■ TEXT PASSAGE:
####
Be careful what you wish for, Steve. Systemic abuses like this that risk high liability for meager reimbursements suggest a deeper problem than petty greed. Either the system has collectively concluded that genetic councilors are sufficient to perform the service and that they are following procedure “in spirit,” or they are desperate to keep unsustainably high margins and must resort to abuse to protect them. I suspect some of both.

The problem genetic councilors is political. Genetics used to be called “eugenics,” literally, “the science of the well born.” After World War 2 and the civil rights movement, it became taboo to socially direct population growth and the practice of human genetics was legally and institutionally castrated. Today’s “non-directive” genetic councilors are the progeny of this purposefully impotent profession.

However, scientific progressed. We discovered DNA. We learned molecular biology. We sequenced the human genome. Suddenly, the members of this small, marginalized profession were both keepers of the hereditary taboo and keepers of the code of life.
####
■ Saved entries:

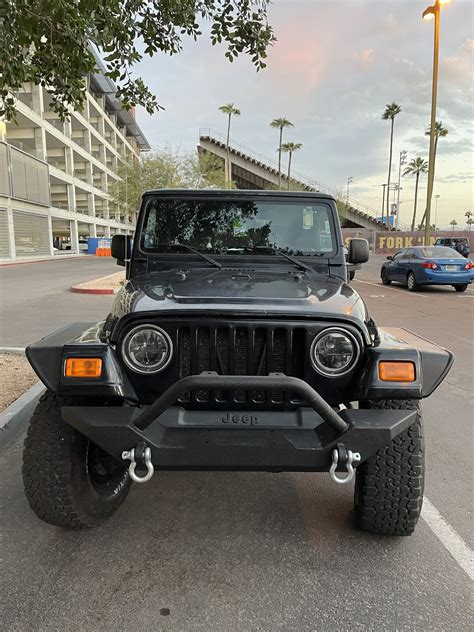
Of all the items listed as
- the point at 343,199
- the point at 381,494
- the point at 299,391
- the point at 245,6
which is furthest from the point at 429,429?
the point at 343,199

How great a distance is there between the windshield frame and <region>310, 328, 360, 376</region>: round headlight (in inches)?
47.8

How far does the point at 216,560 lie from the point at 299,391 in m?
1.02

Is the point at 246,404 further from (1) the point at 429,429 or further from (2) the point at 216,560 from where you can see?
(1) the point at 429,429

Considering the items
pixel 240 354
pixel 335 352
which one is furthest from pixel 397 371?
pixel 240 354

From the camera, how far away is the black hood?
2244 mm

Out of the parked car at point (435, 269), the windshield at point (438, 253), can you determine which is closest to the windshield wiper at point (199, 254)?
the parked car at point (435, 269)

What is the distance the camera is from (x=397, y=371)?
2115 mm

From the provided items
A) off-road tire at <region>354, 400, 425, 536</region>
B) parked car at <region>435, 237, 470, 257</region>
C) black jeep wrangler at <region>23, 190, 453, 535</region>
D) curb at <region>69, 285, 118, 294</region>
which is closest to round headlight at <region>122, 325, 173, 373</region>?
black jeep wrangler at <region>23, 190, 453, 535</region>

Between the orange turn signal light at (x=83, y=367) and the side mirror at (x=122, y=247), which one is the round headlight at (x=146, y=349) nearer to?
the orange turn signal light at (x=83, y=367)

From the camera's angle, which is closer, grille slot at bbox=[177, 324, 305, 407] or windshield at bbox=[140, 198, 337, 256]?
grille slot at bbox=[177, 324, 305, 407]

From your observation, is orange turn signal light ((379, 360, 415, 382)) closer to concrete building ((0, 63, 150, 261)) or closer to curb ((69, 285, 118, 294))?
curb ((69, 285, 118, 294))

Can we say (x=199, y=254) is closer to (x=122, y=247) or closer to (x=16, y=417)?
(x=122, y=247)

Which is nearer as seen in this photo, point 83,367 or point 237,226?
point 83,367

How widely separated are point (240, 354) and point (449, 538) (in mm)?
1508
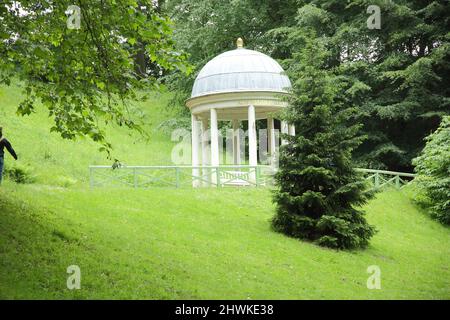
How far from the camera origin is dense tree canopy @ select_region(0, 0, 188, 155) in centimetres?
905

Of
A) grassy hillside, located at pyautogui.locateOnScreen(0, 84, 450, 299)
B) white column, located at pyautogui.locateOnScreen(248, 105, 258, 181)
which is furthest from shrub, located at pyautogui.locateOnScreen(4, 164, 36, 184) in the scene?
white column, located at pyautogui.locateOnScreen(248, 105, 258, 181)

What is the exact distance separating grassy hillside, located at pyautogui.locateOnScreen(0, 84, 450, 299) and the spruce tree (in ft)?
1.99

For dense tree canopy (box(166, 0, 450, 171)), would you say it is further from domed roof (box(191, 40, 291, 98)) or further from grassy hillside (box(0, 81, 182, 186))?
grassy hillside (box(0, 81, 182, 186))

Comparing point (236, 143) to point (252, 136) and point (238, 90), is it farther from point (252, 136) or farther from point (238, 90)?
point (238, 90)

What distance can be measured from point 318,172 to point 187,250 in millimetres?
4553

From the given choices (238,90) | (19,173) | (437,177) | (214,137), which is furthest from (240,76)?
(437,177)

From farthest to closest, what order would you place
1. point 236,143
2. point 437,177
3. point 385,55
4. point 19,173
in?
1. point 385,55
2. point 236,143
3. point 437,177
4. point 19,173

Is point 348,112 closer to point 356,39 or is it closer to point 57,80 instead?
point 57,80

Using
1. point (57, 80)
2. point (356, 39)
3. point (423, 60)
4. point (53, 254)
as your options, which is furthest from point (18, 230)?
####
■ WHAT THIS TASK INVOLVES:
Copy the stretch of the passage on genetic counseling from "The problem genetic" through "purposefully impotent profession.", switching "World War 2" to "the Second World War". These rows are separate material, unrelated to the passage on genetic counseling.

■ REPLY:
The problem genetic councilors is political. Genetics used to be called “eugenics,” literally, “the science of the well born.” After the Second World War and the civil rights movement, it became taboo to socially direct population growth and the practice of human genetics was legally and institutionally castrated. Today’s “non-directive” genetic councilors are the progeny of this purposefully impotent profession.